= Tim Routledge =

British lighting designer and programmer

Tim Routledge is a British lighting designer, creative designer, and lighting director who works in television, music concerts, outdoor events, award shows, and variety shows.

Routledge's recent work as Lighting Designer includes the Eurovision Song Contest 2023, Spice Girls Stadium Tour 2019, Stormzy's headline slot at Glastonbury Festival 2019, Beyonce's Formation World Tour 2016, Sam Smith's Thrill of It All Tour 2018-19, the live studio shows of the 2016/17/18/19 series of The X Factor UK, solo tours and live TV concerts for musician Gary Barlow, Take That, Jeff Lynne's ELO, Royal Blood, Dave, Florence & The Machine, Rita Ora, and Steps.

==Awards==
In 2024 Tim Routledge won a BAFTA at the British Academy Television Craft Awards for his work on the Eurovision Song Contest 2023. He also won the a Royal Television Society Award for Multi-Camera Lighting for the same project as well as the TPi Lighting Designer of the Year for the fourth time.
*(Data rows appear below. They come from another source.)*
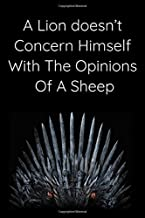 A lion doesn't concern himself with the opinions of a sheep: Your Game Of Thrones' Favourite NoteBook/Journal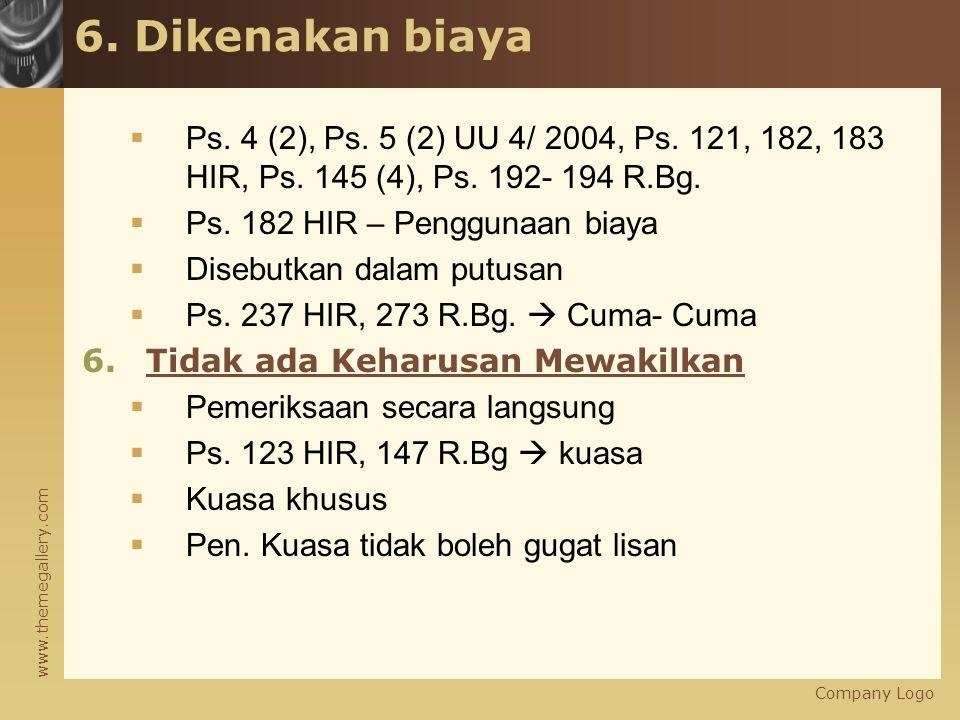 6. Dikenakan biaya Ps. 4 (2), Ps. 5 (2) UU 4/ 2004, Ps. 121, 182, 183 HIR, Ps. 145 (4), Ps. 192- 194 R.Bg.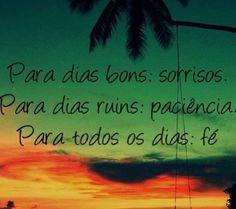 para dias bons: sorrisos. para dias ruins: paciência, para todos os dias: fé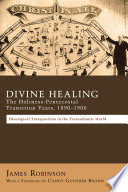 Divine Healing  The Holiness Pentecostal Transition Years  1890 1906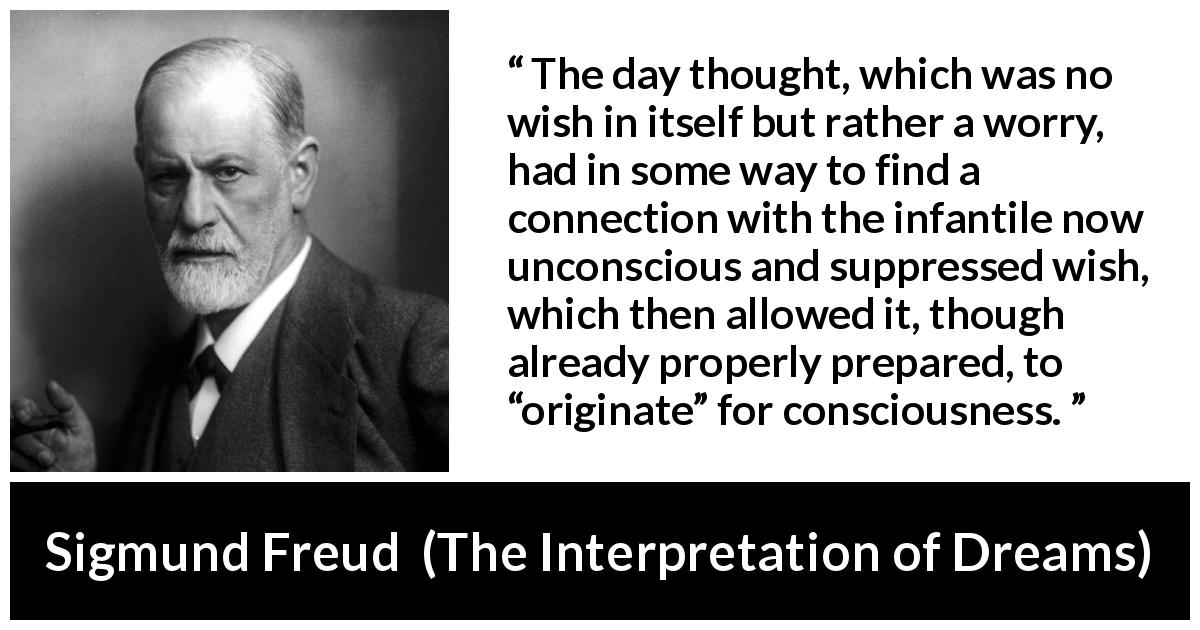 "Sigmund Freud about thought (""The Interpretation of Dreams"", 1899) - The day thought, which was no wish in itself but rather a worry, had in some way to find a connection with the infantile now unconscious and suppressed wish, which then allowed it, though already properly prepared, to ""originate"" for consciousness."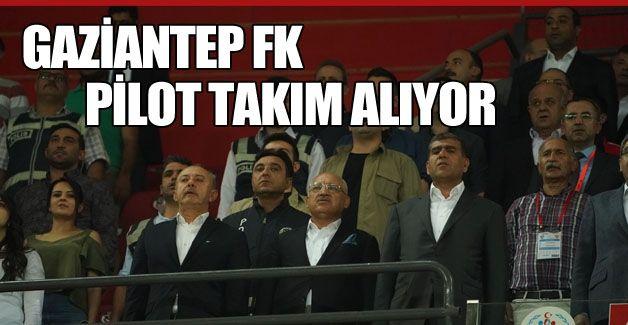 GAZİANTEP FK PİLOT TAKIM ALIYOR!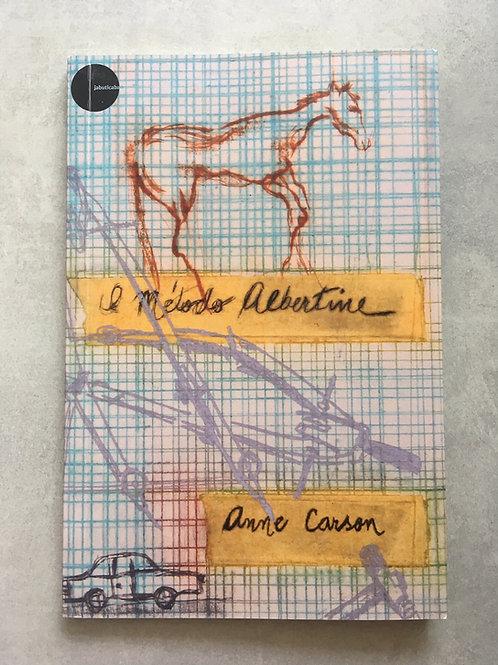 O método Albertine_ Anne Carson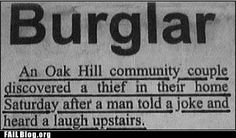 Watch your sense of humor if you're trying to be sneaky!  :o)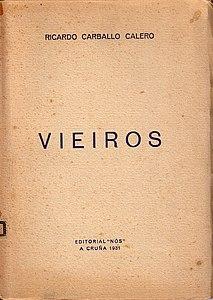 Ricardo Carballo Calero, Vieiros, Editorial Nós, A Cruña 1931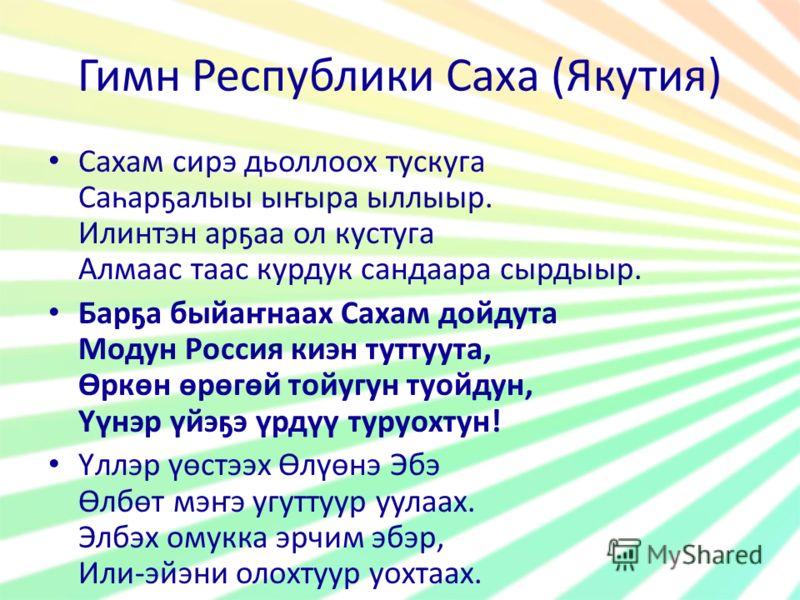 Гимн Республики Саха (Якутия) Сахам сирэ дьоллоох тускуга Саһарҕалыы ыҥыра ыллыыр. Илинтэн арҕаа ол кустуга Алмаас таас курдук сандаара сырдыыр. Барҕа быйаҥнаах Сахам дойдута Модун Россия киэн туттуута, Өркөн өрөгөй тойугун туойдун, Үүнэр үйэҕэ үрдүү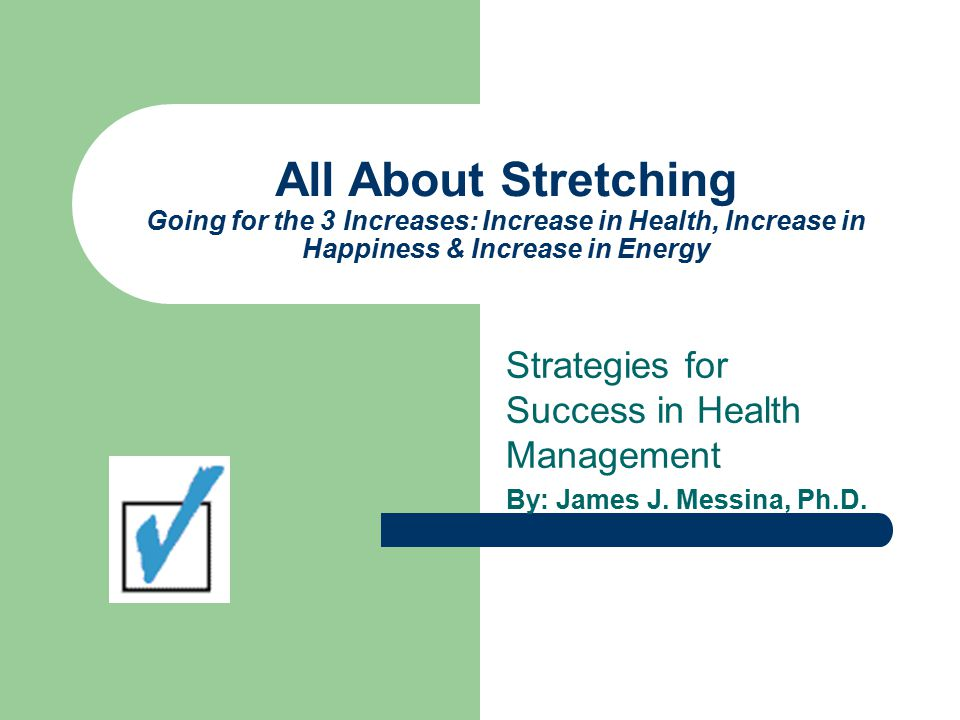 All About Stretching Going for the 3 Increases: Increase in Health, Increase in Happiness & Increase in Energy Strategies for Success in Health Management By: James J.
In 2013 Routledge was a member of the team that won a Royal Television Society award for the Queen's Diamond Jubilee Concert. In 2013 Routledge and his team were also nominated a BAFTA for the same event.
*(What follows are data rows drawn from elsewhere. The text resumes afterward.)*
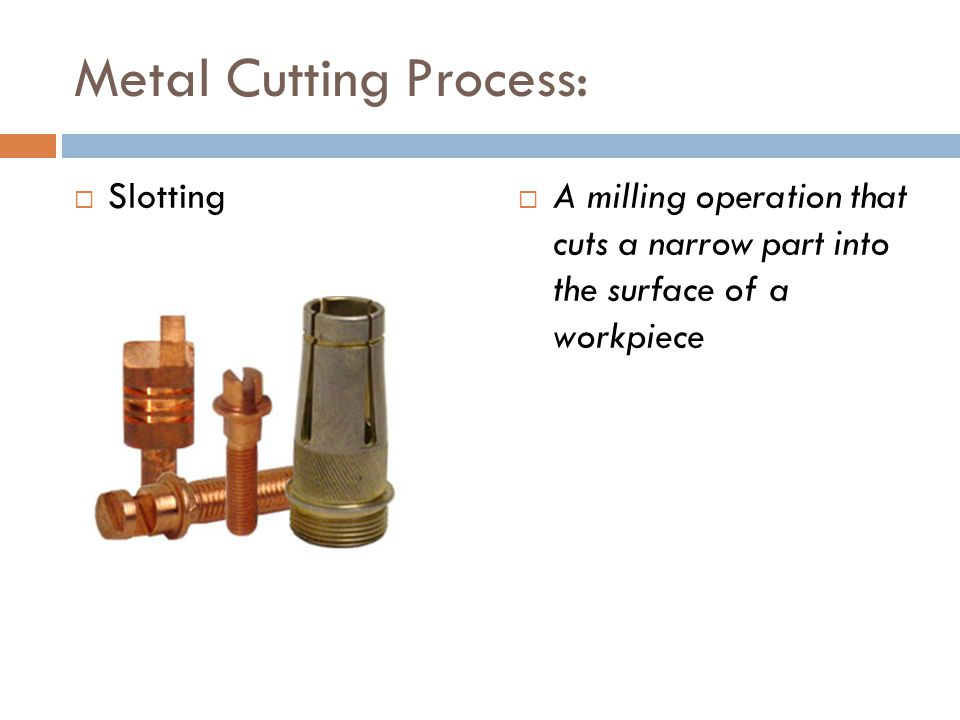 Metal Cutting Process:  Slotting  A milling operation that cuts a narrow part into the surface of a workpiece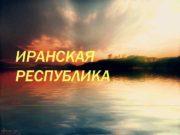 ИРАНСКАЯ РЕСПУБЛИКА ЭКОНОМИКО-ГЕОГРАФИЧЕСКОЕ ПОЛОЖЕНИЕ v v v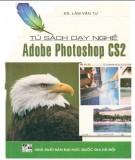Tủ sách dạy nghề - Phần mềm Adobe photoshop CS2: Phần 1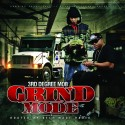 3rd Degree Mob - Grind Mode mixtape cover art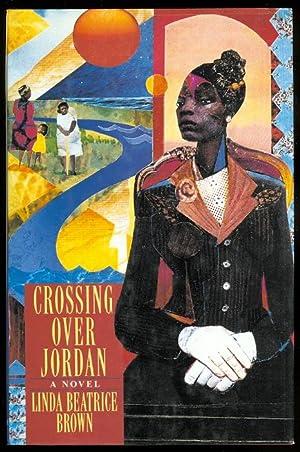 CROSSING OVER JORDAN.: Brown, Linda Beatrice.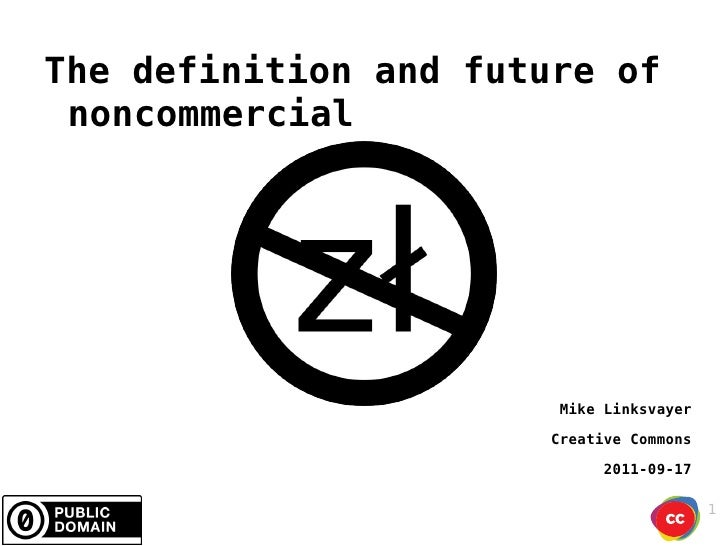 The definition and future of noncommercial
Along with three other members of the lighting team, Routledge was nominated for an Emmy at the 65th Primetime Emmy Awards, scheduled for 22 September 2013 in Los Angeles, for Outstanding Lighting Design/Lighting Direction for a Variety Special, for their work on the 2012 Summer Olympics opening ceremony. Routledge was nominated as Moving Light Programmer, and the three other nominees for the ceremony are Patrick Woodroffe (Lighting Designer), Adam Bassett (Lighting Director) and Al Gurdon (Director of Photography).

In 2014 Routledge became an Honorary Fellow of the Royal Welsh College of Music & Drama in Cardiff—the university that he originally studied at and graduated from with a degree in Technical Theatre.

In 2009 Routledge won the BAFTA Wales Best Lighting Director award for his work on the Grand Slam live concert celebrating the Welsh rugby team's Six Nations victory.